HENRY DEEDES sees Alex Chalk provide the Commons with pizzazz

The new minister was as slick and fluid as a can of Castrol GTX: HENRY DEEDES sees Alex Chalk provide the Commons with a classy injection of pizzazz during his first Questions as Justice Secretary since replacing Dominic Raab

The Ministry of Justice has become something of a ministerial black hole lately.

The brutalist doorway to the department seems to gobble up the careers of those who enter with the remorselessness of a giant waste-disposal unit.

Dominic Raab, Brandon Lewis, Sir Robert Buckland – all have donned the Lord Chancellor’s traditional gold-trimmed robes in recent years, only to see their parliamentary roles reduced to twiddling their thumbs and warming their behinds on the government backbenches.

Before that, David Cameron and Theresa May upset the notoriously tough-to-please snoots in the judiciary by appointing a succession of (shock, horror!) non-lawyers. Michael Gove, Liz Truss, Chris Grayling were each given a crack. None exactly set the department on fire.

Mr Grayling, as I recall, was such a bungler he had to be shunted off to be Leader of the House. How terrifying to think he might have been called upon to perform the ceremonial duties Penny Mordaunt carried out so consummately at the Coronation.

New Secretary of State for Justice Alex Chalk took his first Justice Questions today 

HENRY DEEDES: The Ministry of Justice has become something of a ministerial black hole lately

You’d no more entrust Mr Grayling to hoist a weighty ceremonial sword aloft for an hour or so than hand Lord Prescott a bag of chocolate bon-bons for safe keeping.

Since Mr Raab’s exit, the latest minister to slurp from the MoJ’s poisoned chalice is Alex Chalk, a figure with the spindly frame of an NBA basketball player.

Mr Chalk is one of those MPs tipped for a Cabinet position over the past couple of years, but nevertheless he remains something of an unknown quantity in Parliament’s scorpion-infested corridors.

Today, we got a chance to take a closer look at what he’s made of when he took his first Justice Questions.

How’d he do? Well, the first thing to note was his unfailingly courteous manner. One of the charges against Mr Raab was that he had a tendency to be somewhat gruff. Too gruff by half, according to the Civil Service snowflakes.

Mr Chalk, by contrast, is a model of courtly manners. Each response to a question, however curt, he began with a dainty ‘I’m so grateful to my Right Honourable friend’, or ‘I thank her for the important work that she does’.

During Mr Chalk’s days as a prosecutor, dewy-eyed jurors must have swooned under such charm offensives.
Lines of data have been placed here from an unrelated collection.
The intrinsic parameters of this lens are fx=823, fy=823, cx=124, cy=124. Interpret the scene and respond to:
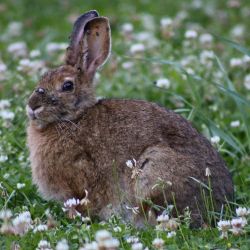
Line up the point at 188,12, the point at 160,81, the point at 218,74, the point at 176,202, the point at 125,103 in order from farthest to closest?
the point at 188,12
the point at 218,74
the point at 160,81
the point at 125,103
the point at 176,202

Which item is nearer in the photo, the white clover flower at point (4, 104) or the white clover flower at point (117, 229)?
the white clover flower at point (117, 229)

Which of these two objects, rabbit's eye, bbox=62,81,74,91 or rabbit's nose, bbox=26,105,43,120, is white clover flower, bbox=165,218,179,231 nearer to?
rabbit's nose, bbox=26,105,43,120

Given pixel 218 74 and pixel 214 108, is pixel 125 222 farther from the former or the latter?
pixel 218 74

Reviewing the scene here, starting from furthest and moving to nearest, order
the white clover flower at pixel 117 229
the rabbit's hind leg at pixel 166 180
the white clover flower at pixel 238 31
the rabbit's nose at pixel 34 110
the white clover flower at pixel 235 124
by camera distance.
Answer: the white clover flower at pixel 238 31 → the white clover flower at pixel 235 124 → the rabbit's nose at pixel 34 110 → the rabbit's hind leg at pixel 166 180 → the white clover flower at pixel 117 229

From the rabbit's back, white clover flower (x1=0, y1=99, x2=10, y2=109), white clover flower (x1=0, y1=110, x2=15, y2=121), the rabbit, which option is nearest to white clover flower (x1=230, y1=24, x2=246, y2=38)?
white clover flower (x1=0, y1=99, x2=10, y2=109)

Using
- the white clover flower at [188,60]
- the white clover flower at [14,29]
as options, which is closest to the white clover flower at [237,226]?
the white clover flower at [188,60]

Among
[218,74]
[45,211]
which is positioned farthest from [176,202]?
[218,74]

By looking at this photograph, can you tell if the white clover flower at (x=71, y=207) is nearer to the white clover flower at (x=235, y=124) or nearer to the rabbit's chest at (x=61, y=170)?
the rabbit's chest at (x=61, y=170)
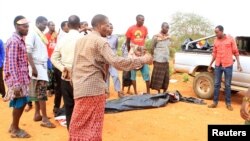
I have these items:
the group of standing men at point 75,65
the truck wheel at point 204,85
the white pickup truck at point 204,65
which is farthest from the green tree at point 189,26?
the group of standing men at point 75,65

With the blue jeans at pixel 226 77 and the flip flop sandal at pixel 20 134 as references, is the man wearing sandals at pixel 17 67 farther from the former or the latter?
the blue jeans at pixel 226 77

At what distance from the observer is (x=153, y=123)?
6.78 m

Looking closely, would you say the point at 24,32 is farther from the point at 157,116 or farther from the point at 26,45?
the point at 157,116

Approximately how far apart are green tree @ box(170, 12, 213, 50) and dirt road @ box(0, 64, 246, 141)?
1126cm

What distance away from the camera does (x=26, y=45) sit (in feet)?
19.9

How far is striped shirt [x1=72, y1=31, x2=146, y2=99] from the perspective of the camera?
13.1ft

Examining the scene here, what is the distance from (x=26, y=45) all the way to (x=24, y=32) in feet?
1.28

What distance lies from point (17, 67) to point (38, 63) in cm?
66

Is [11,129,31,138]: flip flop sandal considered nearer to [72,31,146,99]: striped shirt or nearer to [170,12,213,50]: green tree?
[72,31,146,99]: striped shirt

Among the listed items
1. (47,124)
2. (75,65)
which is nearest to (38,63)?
(47,124)

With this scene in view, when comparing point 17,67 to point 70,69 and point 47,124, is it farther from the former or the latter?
point 47,124

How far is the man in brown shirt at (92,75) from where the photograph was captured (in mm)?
3955

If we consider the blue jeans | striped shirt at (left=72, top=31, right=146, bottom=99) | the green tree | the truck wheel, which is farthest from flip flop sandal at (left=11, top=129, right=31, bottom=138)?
the green tree

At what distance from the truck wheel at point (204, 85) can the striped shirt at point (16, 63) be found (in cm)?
481
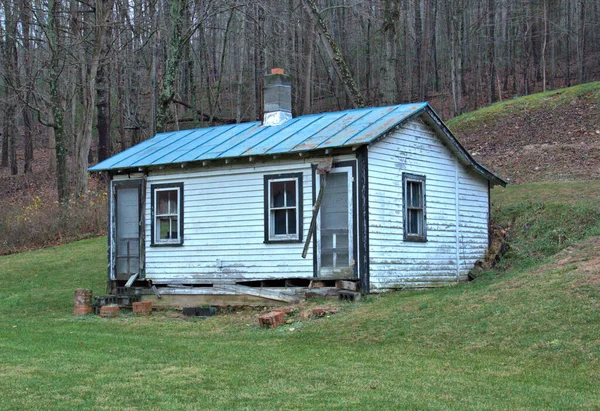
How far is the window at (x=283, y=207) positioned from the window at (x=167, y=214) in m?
2.57

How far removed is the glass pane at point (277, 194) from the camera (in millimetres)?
17188

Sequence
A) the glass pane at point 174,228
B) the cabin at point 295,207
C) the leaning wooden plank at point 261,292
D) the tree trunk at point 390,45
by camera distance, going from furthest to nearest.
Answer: the tree trunk at point 390,45 < the glass pane at point 174,228 < the leaning wooden plank at point 261,292 < the cabin at point 295,207

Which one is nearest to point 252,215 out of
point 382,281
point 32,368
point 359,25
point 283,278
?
point 283,278

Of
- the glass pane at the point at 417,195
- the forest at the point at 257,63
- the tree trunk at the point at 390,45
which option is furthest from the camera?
the forest at the point at 257,63

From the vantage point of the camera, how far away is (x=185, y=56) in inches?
1591

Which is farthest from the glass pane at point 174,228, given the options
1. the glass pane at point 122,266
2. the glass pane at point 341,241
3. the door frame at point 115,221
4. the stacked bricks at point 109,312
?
the glass pane at point 341,241

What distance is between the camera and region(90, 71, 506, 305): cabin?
16.4 metres

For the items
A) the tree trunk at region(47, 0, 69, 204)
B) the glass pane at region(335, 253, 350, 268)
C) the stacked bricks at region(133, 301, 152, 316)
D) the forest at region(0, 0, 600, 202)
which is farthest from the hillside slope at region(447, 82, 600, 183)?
the tree trunk at region(47, 0, 69, 204)

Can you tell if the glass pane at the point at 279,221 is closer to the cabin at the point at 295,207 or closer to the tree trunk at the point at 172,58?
the cabin at the point at 295,207

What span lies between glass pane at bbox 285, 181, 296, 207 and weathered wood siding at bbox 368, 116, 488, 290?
5.82ft

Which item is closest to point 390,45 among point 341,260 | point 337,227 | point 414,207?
point 414,207

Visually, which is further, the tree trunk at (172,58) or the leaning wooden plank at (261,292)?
the tree trunk at (172,58)

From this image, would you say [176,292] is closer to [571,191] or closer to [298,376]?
[298,376]

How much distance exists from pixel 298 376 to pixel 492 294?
5397 mm
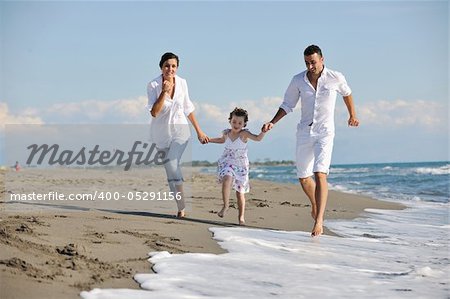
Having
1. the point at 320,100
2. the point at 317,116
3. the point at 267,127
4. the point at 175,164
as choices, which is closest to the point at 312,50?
the point at 320,100

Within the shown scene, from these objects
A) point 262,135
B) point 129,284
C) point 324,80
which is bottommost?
point 129,284

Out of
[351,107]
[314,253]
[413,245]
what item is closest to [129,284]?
[314,253]

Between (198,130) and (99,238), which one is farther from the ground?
(198,130)

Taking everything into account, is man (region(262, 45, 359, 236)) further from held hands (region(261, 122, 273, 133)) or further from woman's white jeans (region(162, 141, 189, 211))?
woman's white jeans (region(162, 141, 189, 211))

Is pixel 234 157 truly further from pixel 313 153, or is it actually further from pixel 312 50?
pixel 312 50

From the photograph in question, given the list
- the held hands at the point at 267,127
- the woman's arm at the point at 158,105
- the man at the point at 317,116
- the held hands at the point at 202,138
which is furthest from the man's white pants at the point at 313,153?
the woman's arm at the point at 158,105

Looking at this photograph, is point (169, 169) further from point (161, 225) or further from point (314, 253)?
point (314, 253)

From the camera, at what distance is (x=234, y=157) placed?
7270 millimetres

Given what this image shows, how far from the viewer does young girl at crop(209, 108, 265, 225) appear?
283 inches

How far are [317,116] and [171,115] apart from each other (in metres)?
1.66

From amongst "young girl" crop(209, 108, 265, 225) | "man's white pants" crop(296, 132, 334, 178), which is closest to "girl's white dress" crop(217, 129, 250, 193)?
"young girl" crop(209, 108, 265, 225)

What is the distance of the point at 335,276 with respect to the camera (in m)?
4.21

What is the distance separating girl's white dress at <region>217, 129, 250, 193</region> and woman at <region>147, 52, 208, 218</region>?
1.05ft

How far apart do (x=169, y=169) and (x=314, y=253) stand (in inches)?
98.1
The delivery, too, was free from the usual wobbles we hear at the despatch box. No ums, no ers, in his responses. And there was a welcome absence of horrid corporate-speak. Instead, he was as slick and fluid as a can of Castrol GTX.

Over the course of an hour, we heard the usual grumbles about court backlogs, human rights law and the availability of legal aid (or lack of it – nothing irritates all these former lawyers in Commons than seeing their learned friends being denied their spondoolicks).

HENRY DEEDES: Following Dominic Raab’s (picture) exit, the latest minister to slurp from the MoJ’s poisoned chalice is Alex Chalk, a figure with the spindly frame of an NBA basketball player

Mr Chalk, though, provided the session with a classy injection of pizzazz. At one point, he described trial by jury as ‘the very lamp of our liberty’ which provoked admiring coos in the press gallery.

Meanwhile, opposition MPs seemed to appreciate they were now dealing with a sharper, shrewder performer.

SNP justice spokesman Stuart McDonald graciously acknowledged Mr Chalk was a ‘measured, principled parliamentarian who is very serious about the rule of law’. Even shadow justice secretary Steve Reed, who fancies himself a bit of an attack dog, seemed happy to confine himself to circling his new opponent cautiously for the time being.

Back in his constituency, things are said to be looking precarious for Mr Chalk. His Cheltenham seat is vulnerable, with Lib Dems eyeing it ravenously. But if he can cling on to it, who knows where his career might head next. One to watch, as the tipsters say.